# Prudential Building in Pink



## Stephen.C (Jan 24, 2011)

Took this shot in 10ish degree weather with barely any gloves on. Was FREEZING! Lucky I got the shot how I mostly wanted. 
One of my teachers in school really likes my work, and she asked me to take a picture of the Prudential Building in Boston because she had her reception at the very top floor! Ive been up there, its a very nice restaurant. The floor below it is called the skywalk, and its about 10$ and you can walk around and look out over boston. It's very cool! Anyways, my teacher saw it today and she really liked it! 
Hope yall like it too! Cheers


----------



## D-B-J (Jan 24, 2011)

Not bad.  Nice rule of thirds, but i wish the foreground was a little brighter, or it to be a complete shadow/outline, and not the inbetween kinda see-able brightness it is now.  

Regards,
Jake


----------



## Oogle (Jan 24, 2011)

Nice! I wish I could get shots like that! and in my opinion some of the best shots break the rule of thirds rule.


----------



## Frequency (Jan 25, 2011)

Very good

regards


----------



## Photo95 (Jan 25, 2011)

looks good. perhaps a bit more pink would add more color to it.


----------



## Hardrock (Jan 25, 2011)

Looks good, I wish the top of the tall building wasnt cut off though.


----------



## amateuraperture (Jan 25, 2011)

What is the rule of thirds?  Nice pic by the way.


----------



## D-B-J (Jan 25, 2011)

amateuraperture said:


> What is the rule of thirds? Nice pic by the way.


 
Let me google that for you

Regards,
Jake


----------



## amateuraperture (Jan 25, 2011)

D-B-J said:


> amateuraperture said:
> 
> 
> > What is the rule of thirds? Nice pic by the way.
> ...



Hey thanks!


----------



## molested_cow (Jan 25, 2011)

I wish the antenna/pointy thing on top of the building isn't cropped off.

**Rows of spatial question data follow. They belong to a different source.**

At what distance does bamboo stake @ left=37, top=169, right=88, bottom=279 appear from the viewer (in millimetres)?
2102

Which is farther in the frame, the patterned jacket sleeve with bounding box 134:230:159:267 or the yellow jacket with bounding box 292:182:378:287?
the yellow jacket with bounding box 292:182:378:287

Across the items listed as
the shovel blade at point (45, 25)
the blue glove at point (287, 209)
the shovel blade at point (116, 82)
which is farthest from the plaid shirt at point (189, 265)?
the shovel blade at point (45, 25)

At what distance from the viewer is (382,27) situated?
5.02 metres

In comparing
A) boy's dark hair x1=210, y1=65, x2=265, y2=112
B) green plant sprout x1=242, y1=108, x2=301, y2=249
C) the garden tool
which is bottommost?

When you get to go up there again to the observatory deck, you should get the audio guide. It offers some interesting history of Boston as you glance at the different parts of the city.


----------



## Stephen.C (Jan 25, 2011)

Thanks guys! 
You pretty much touched on all my negative points... I edited it again before I printed it and did some final tweaks. 
Yep, been there Cow, its pretty awesome!


----------



## dirtnapper (Jan 26, 2011)

Great photo; I was in town last night. I wanted to take my camera, but a wee bit too cold for me to schelp my camera.  The Cambridge side of the river is a great vantage point.


----------



## thatfornoobs (Jan 26, 2011)

Love this. Try some color correction or B&W!


----------



## allysontan (Jan 26, 2011)

Looks good.. I almost can see the gridlines


----------



## Gruen Photo 7 Design (Jan 26, 2011)

cambridge side of the charles river?


----------



## Stephen.C (Jan 26, 2011)

Yes, Mass Ave bridge actually.


----------